I always have good intentions. I take a sketch book on every holiday and usually end up sketching at the airport or round the pool - surreptitiously of course, like this man with sound excluding headphones this year:

sunbed man
twinkly eye
female head
What I really like are older faces with a bit of character like this twinkly eyed man - well I only got one eye sorted but you get the idea. What I like about it is that I can disappear into a drawing. Time is of no consequence. Of course I have a cupboard of special crayons, conte pencils, charcoal, wonderful paper that I dare not use - the usual, and I am always meaning to take it up properly instead of doing the odd sketch and then getting distracted. Still at least I have some sketches of family members to look back on and one day perhaps I will actually take it up again.

Saturday, 5 November 2011

Cars, cars cars!

If my father or his brother Geoff had written blogs the first one they would have written would have been about cars so this is a tribute the them.

Austin A40
My way of tackling the topic of cars might be a bit different - not about their horse power or their special features but about the memories they evoke. For a start I am sure I do recall standing on a running board on the first car we had in my childhood although most of my childhood is symbolised by the Austin A40. It was what would now be  called a hatch back and had room enough for two small bodies - mine and my brother's to curl up in the back on that 8 hour annual journey to Cornwall. The excitement of leaving at 3 in the morning, drifting off the sleep with disembodied parental voices and the hum of the car in the background. And a holiday to look forward to! I am terrible at remembering numbers but the two A40's number plates will never be forgotten.

Mk 1 Cortina
Then cut to the 1970s and the car I learnt to drive in was a Mk 1 Cortina of ban the bomb tail lights fame. It was bottle green and a snip for £80 and given the name Nellie [not all my cars have had names]. Not a perfect first car, too big for me but all I had. I certainly learned a lot about diagnosing car problems from the noises she produced that have come in handy ever since. My very first  passenger after I passed my test got out of the car after a couple of miles - I was in central London - and was violently sick! Nothing to do with my driving but not an auspicious start!

Ford Popular
I had a six month spell with a cream Austin 1100 which had a dicky gear box and didn't last long but my next memorable car was a sensible Ford pictured in the drive named Olive that had only 17,000 miles on the clock despite being 4 years old [ now I do sound like my Dad!]. I am here with the very missed Beckton.

I loved my next car a red Mini Clubman estate in which I could carry my infant children until a Dutch lorry driver scraped the whole of its side one afternoon while I sat helplessly at the wheel. and left me like jelly.

I enjoyed my silver Escort with its sun roof - don't see those any more, and then a green Citroen Estate but the only new car I have had has been with one job where I took delivery of an Astra and that was an exciting afternoon and was followed with 11 years of Astra use and many miles of work travel.

Leisure wise there are loads of memories attached to the camper van we had for some years for  weekend overnights.
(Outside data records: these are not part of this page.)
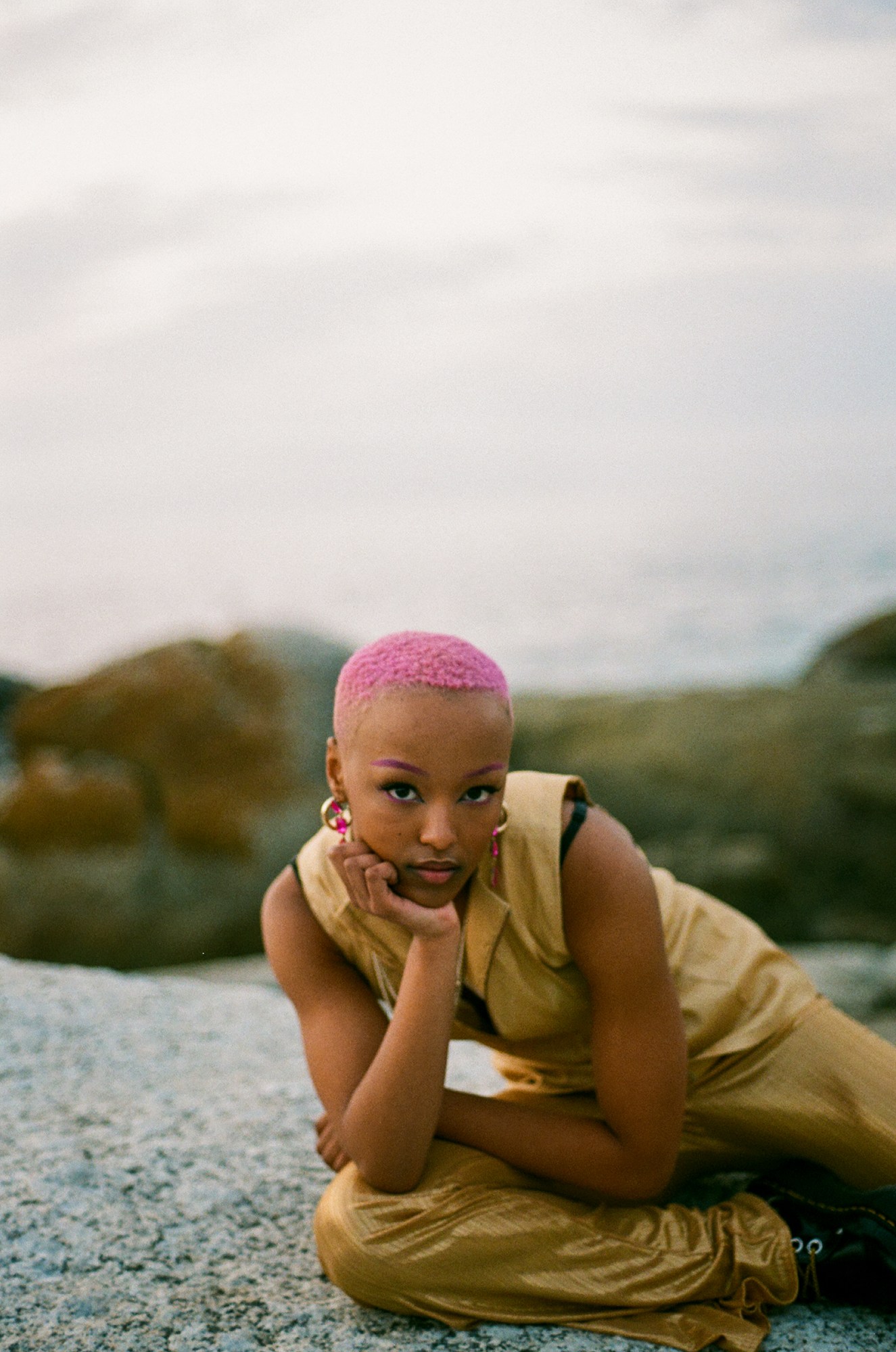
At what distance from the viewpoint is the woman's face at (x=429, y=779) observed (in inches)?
83.9

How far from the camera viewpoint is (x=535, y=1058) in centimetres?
264

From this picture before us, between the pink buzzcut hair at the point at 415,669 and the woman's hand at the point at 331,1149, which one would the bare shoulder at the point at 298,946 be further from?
the pink buzzcut hair at the point at 415,669

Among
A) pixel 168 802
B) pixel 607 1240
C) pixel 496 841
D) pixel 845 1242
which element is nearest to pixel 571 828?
pixel 496 841

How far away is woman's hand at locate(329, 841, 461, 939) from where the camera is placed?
2.17m

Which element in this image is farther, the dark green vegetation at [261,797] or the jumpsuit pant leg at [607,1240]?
the dark green vegetation at [261,797]

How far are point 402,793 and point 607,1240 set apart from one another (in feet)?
3.01

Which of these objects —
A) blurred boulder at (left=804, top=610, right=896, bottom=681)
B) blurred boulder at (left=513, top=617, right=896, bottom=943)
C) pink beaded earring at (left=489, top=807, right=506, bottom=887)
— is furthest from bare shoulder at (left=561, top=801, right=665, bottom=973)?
blurred boulder at (left=804, top=610, right=896, bottom=681)

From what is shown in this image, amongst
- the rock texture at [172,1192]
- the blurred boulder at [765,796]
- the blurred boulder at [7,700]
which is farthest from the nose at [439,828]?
the blurred boulder at [7,700]

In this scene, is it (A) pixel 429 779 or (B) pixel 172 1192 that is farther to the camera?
(B) pixel 172 1192

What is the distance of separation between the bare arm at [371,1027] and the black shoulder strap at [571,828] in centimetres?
23

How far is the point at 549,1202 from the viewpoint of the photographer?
247 cm

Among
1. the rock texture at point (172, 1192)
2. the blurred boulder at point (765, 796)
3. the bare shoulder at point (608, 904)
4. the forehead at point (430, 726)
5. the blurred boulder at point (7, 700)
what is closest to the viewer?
the forehead at point (430, 726)

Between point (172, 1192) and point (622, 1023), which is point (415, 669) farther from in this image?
point (172, 1192)

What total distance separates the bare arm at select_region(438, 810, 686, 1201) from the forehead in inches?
12.0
Great views driving up there too though I have to confess I never quite got the hang of driving it or used to the pain in my ankle from the pedal position and was mostly a passenger. Just need to remember to take the roof down coming out of car parks!

Camper van
What I would really like to have - if the weather was good enough is a Suzuki Vitara but I have to be satisfied with the odd few days hire on holiday.